Linear Solvers

Objects of type LinearSolver are used to solve LinearSystems, i.e. we want to find $x$ for given $A$ and $y$ such that

\[ Ax = y\]

is satisfied.

A linear system can be called with^[1]:

using SimpleSolvers

A = [(0. + 1e-6) 1. 2.; 3. 4. 5.; 6. 7. 8.]
y = [1., 2., 3.]
ls = LinearSystem(A, y)
update!(ls, A, y)

Note that we here use the matrix:

\[A = \begin{pmatrix} 0 + \varepsilon & 1 & 2 \\ 3 & 4 & 5 \\ 6 & 7 & 8 \end{pmatrix}.\]

This matrix would be singular if we had $\varepsilon = 0$ because $2\cdot\begin{pmatrix} 3 \\ 4 \\ 5 \end{pmatrix} - \begin{pmatrix} 6 \\ 7 \\ 8 \end{pmatrix} = \begin{pmatrix} 0 \\ 1 \\ 2 \end{pmatrix}.$ So by choosing $\varepsilon = 10^{-6}$ the matrix is ill-conditioned.

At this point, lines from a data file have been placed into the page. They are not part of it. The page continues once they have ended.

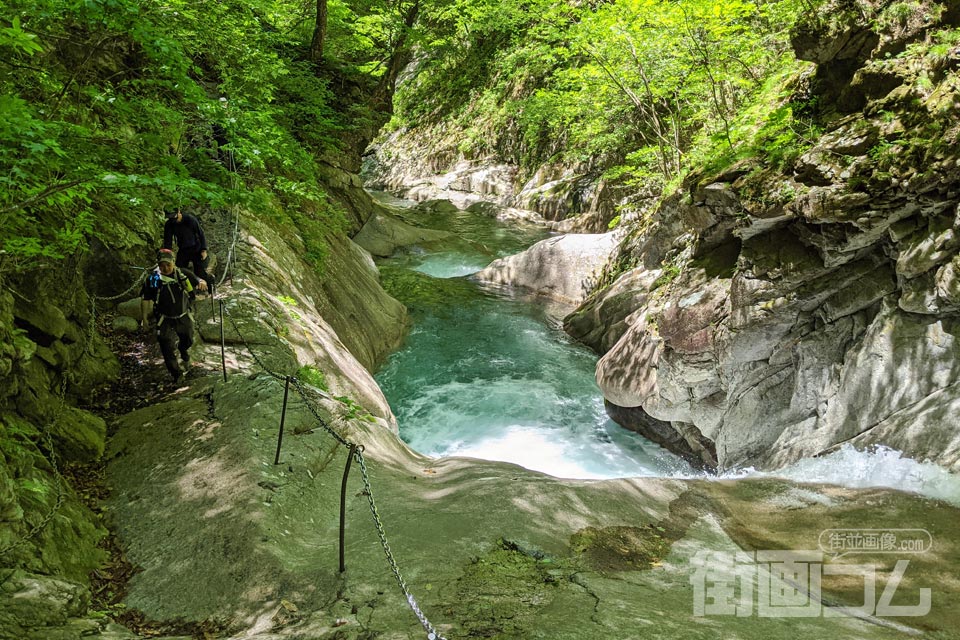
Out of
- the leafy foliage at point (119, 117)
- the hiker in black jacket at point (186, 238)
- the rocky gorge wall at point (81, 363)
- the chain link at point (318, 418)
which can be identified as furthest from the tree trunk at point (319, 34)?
the chain link at point (318, 418)

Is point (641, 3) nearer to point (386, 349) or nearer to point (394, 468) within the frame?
point (386, 349)

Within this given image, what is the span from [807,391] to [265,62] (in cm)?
1159

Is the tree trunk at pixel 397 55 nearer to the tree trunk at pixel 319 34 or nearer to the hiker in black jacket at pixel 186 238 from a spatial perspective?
the tree trunk at pixel 319 34

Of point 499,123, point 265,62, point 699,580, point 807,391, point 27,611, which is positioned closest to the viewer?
point 27,611

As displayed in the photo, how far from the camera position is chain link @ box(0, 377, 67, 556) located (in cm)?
373

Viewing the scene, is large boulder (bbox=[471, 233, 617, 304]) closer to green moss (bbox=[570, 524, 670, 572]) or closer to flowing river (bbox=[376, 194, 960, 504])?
flowing river (bbox=[376, 194, 960, 504])

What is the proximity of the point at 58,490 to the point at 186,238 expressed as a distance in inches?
177

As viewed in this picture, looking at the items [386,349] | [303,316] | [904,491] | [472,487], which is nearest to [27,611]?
[472,487]

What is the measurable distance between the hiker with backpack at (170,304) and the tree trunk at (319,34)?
10.7 meters

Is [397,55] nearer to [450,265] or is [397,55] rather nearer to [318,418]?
[450,265]

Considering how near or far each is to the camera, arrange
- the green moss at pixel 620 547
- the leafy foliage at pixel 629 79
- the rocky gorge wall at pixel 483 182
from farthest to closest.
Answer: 1. the rocky gorge wall at pixel 483 182
2. the leafy foliage at pixel 629 79
3. the green moss at pixel 620 547

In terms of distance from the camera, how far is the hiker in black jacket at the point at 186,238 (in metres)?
8.11

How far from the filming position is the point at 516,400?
13.5 meters

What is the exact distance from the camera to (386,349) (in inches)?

We first solve LinearSystem with an lu solver (using LU and solve) in double precision and without pivoting:

lu = LU(; pivot = false)
y¹ = solve(lu, ls)

3-element StaticArraysCore.SizedVector{3, Float64, Vector{Float64}} with indices SOneTo(3):
  0.0
 -0.33333333333333326
  0.6666666666666666

We check the result:

A * y¹

3-element Vector{Float64}:
 1.0
 2.0
 3.0

We now do the same in single precision:

Aˢ = Float32.(A)
yˢ = Float32.(y)
lsˢ = LinearSystem(Aˢ, yˢ)
update!(lsˢ, Aˢ, yˢ)
y² = solve(lu, lsˢ)

3-element StaticArraysCore.SizedVector{3, Float32, Vector{Float32}} with indices SOneTo(3):
 -0.11920929
  1.666669f-7
  0.5

and again check the result:

Aˢ * y²

3-element Vector{Float32}:
 1.0
 2.1423728
 3.2847455

As we can see the computation of the factorization returns a wrong solution. If we use pivoting however, the problem can also be solved with single precision:

lu = LU(; pivot = true)
y³ = solve(lu, lsˢ)

3-element StaticArraysCore.SizedVector{3, Float32, Vector{Float32}} with indices SOneTo(3):
  0.33333373
 -1.0000004
  1.0

Aˢ * y³

3-element Vector{Float32}:
 1.0
 1.9999998
 3.0

Solving the System with Built-In Functionality from the LinearAlgebra Package

We further try to solve the system with the inv operator from the LinearAlgebra package. First in double precision:

inv(A) * y

3-element Vector{Float64}:
  0.0
 -0.33333333395421505
  0.6666666669771075

And also in single precision

inv(Aˢ) * yˢ

3-element Vector{Float32}:
  0.25
 -0.5
  0.75

In single precision the result is completely wrong as can also be seen by computing:

inv(Aˢ) * Aˢ

3×3 Matrix{Float32}:
 1.0   0.5   1.0
 0.0   1.0  -2.0
 0.0  -0.5   1.0

If we however write:

Aˢ \ yˢ

3-element Vector{Float32}:
  0.08333349
 -0.5000001
  0.75

we again obtain a correct-looking result, as LinearAlgebra.\ uses an algorithm very similar to factorize! in SimpleSolvers.